PD Dr. med. Michael Mallmann is board certified in Gynecology and Obstetrics and has additional qualifications in Obstetrics and Gynecology, Gynecologic Oncology, and Tumor Drug Therapy.

Photo of the doctor: (c) Management-Krankenhaus


About hospital

According to the reputable Focus magazine, the Hospital Cologne-Holweide ranks among the top medical centers in North Rhine-Westphalia! 

The medical complex is an academic hospital of the University of Cologne, providing patients with high-quality healthcare based on the latest achievements in university medicine. The hospital admits patients with various diseases, including cancer, diseases of the hematopoietic system, urinary system, gastrointestinal tract, ENT organs, etc. The hospital is known for having one of the largest Departments of Obstetrics in Germany, where more than 1,800 babies are born every year. The health facility also houses the specialized Breast Cancer Center and the Colon Cancer Center, whose treatment success rates are consistently high. The hospital has advanced technical resources and highly qualified staff to provide patients with effective medical care in the areas of its specialization.

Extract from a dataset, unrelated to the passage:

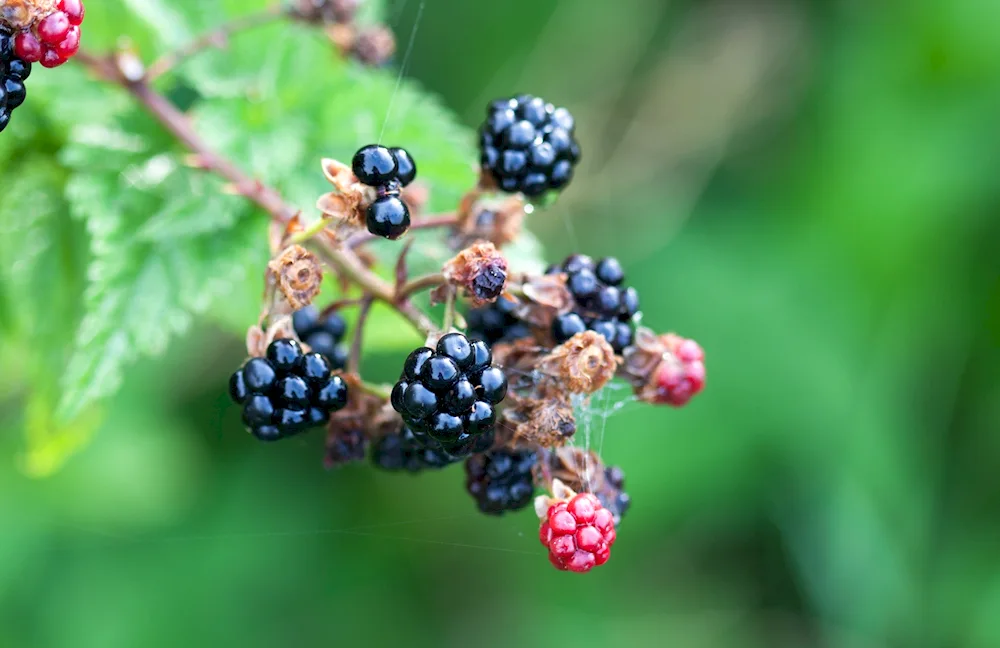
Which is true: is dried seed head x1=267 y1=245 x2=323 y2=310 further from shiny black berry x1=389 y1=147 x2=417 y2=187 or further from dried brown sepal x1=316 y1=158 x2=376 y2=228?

The hospital has a total of 465 beds. The medical facility annually admits about 20,500 inpatients and more than 63,900 outpatients for diagnostics and treatment. The hospital provides comfortable conditions and modern infrastructure to meet the needs and wishes of patients. The medical team at the hospital prefers a multidisciplinary approach to medical care, which is particularly valuable in treating complex conditions such as cancer.

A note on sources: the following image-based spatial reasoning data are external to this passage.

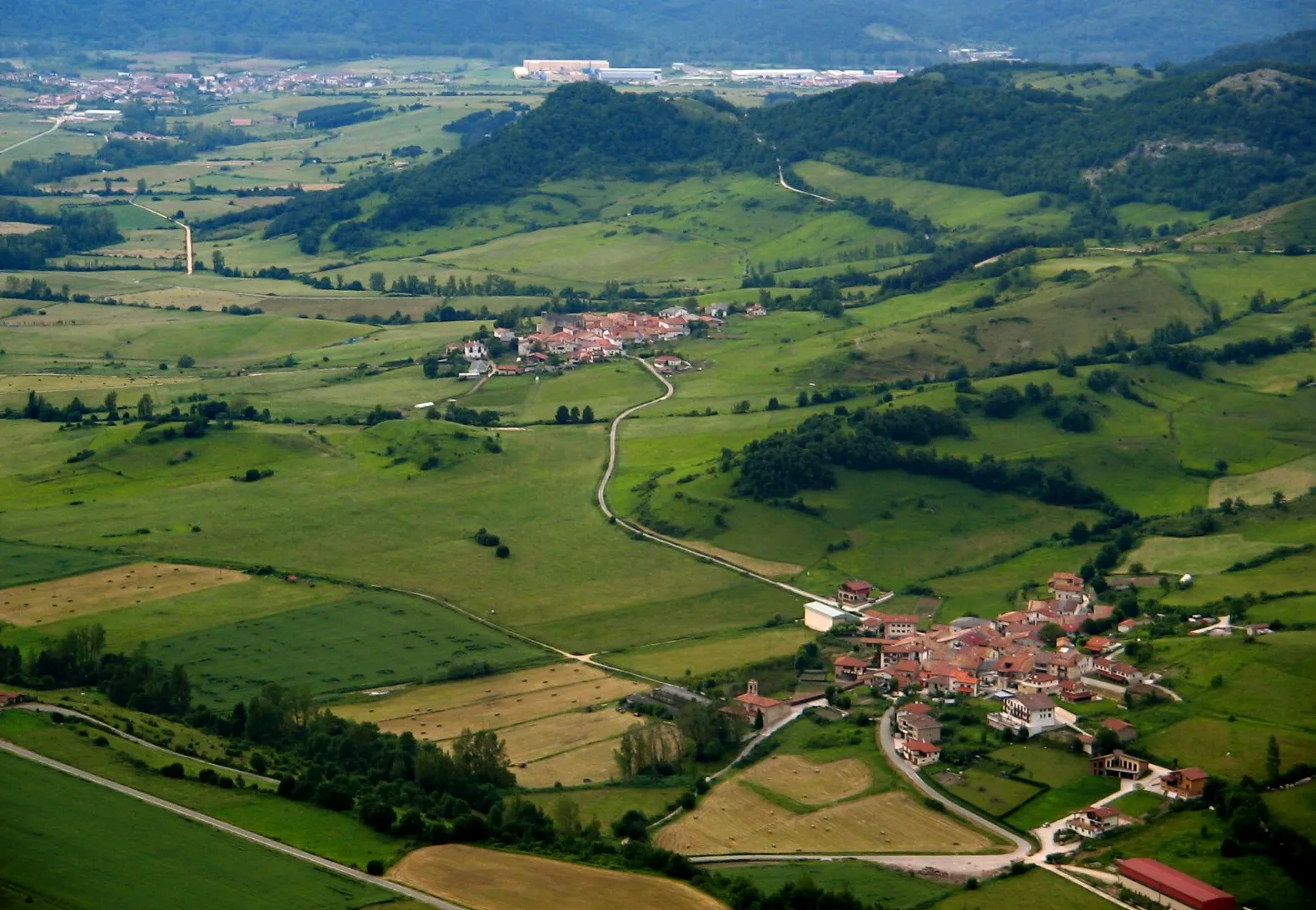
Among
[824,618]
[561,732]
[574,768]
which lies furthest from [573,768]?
[824,618]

In 2009, the hospital was successfully certified by "High-Quality Management of Acute Pain Syndrome" TÜV Rheinland Group in gynecology, surgery, urology, otorhinolaryngology, and anesthesiology. In addition, the hospital became the first emergency medical facility for adults in Cologne to be KTQ® (Cooperation for Transparency and Quality in Healthcare) certified.

The specialists at the hospital always strive to provide each patient with high-quality medical care in a pleasant atmosphere. Doctors are open to dialog, gladly answer all questions that patients are interested in, and provide moral support throughout the therapeutic process.

Photo: (с) depositphotos

Accommodation in hospital

Patients rooms

The patients of the Hospital Cologne-Holweide live in comfortable single and double rooms designed in light colors. Each patient room has an ensuite bathroom with a shower and a toilet. The furnishings of a standard patient room include an automatically adjustable bed with an orthopedic mattress, a bedside table, a wardrobe for personal belongings, a table and chairs for receiving visitors, and a TV with international channels. Wi-Fi is also available in the patient rooms.

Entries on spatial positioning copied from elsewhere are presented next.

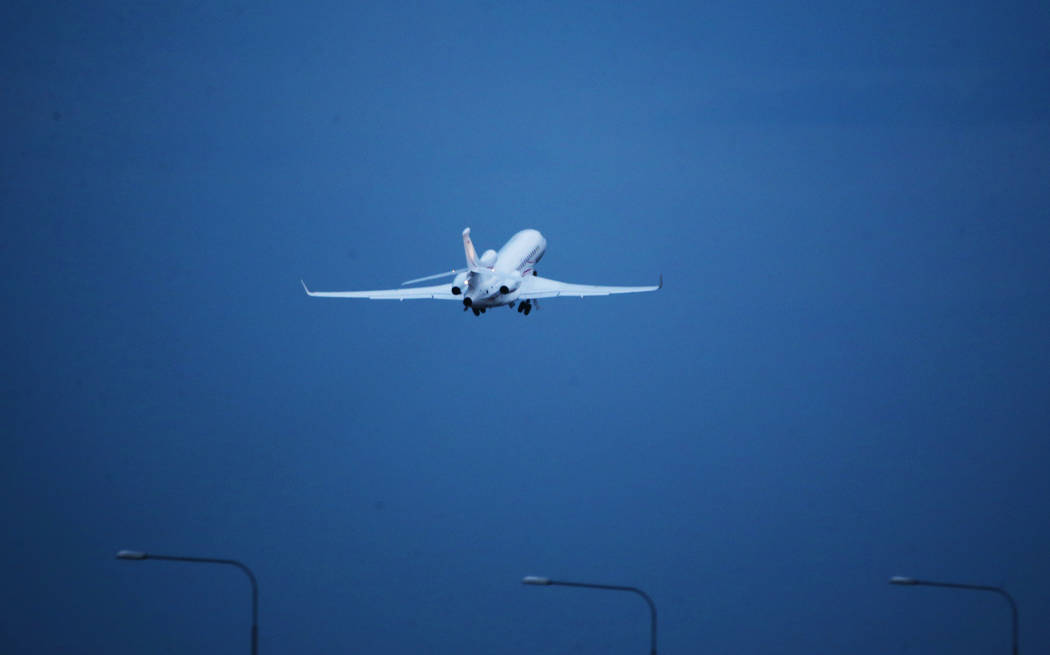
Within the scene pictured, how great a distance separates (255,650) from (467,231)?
50992mm

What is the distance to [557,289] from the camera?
127 m

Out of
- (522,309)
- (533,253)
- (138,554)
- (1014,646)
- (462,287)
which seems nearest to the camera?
(138,554)

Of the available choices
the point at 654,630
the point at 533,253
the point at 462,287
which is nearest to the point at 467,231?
the point at 462,287

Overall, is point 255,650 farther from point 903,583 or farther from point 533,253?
point 533,253

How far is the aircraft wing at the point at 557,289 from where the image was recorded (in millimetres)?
121137

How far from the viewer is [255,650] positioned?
260 feet

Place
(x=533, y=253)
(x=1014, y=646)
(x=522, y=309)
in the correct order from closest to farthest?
1. (x=1014, y=646)
2. (x=522, y=309)
3. (x=533, y=253)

The patients can stay in enhanced-comfort rooms, if desired. Such rooms are more spacious and additionally equipped with a safe, a mini-fridge, and upholstered furniture.

Meals and Menus

The patients are offered three tasty and healthy meals a day: breakfast, lunch, and dinner. Breakfast and dinner are served as buffets, and for lunch, there is a set of three menus to choose from.

If, for some reason, you do not eat all the foods, you will be offered an individual menu. Please inform the medical staff about your dietary preferences prior to treatment.

Further details

Standard rooms include:

Toilet
Shower
Wi-Fi
TV

Religion

A worship service is held in the chapel at the hospital every Sunday. There is also a prayer room at the hospital where one can pray in private.

The services of representatives of other religions are available upon request.

Accompanying person

Your accompanying person may stay with you in your patient room or at the hotel of your choice during the inpatient program.

Hotel

You may stay at the hotel of your choice during the outpatient program. Our managers will support you for selecting the best option.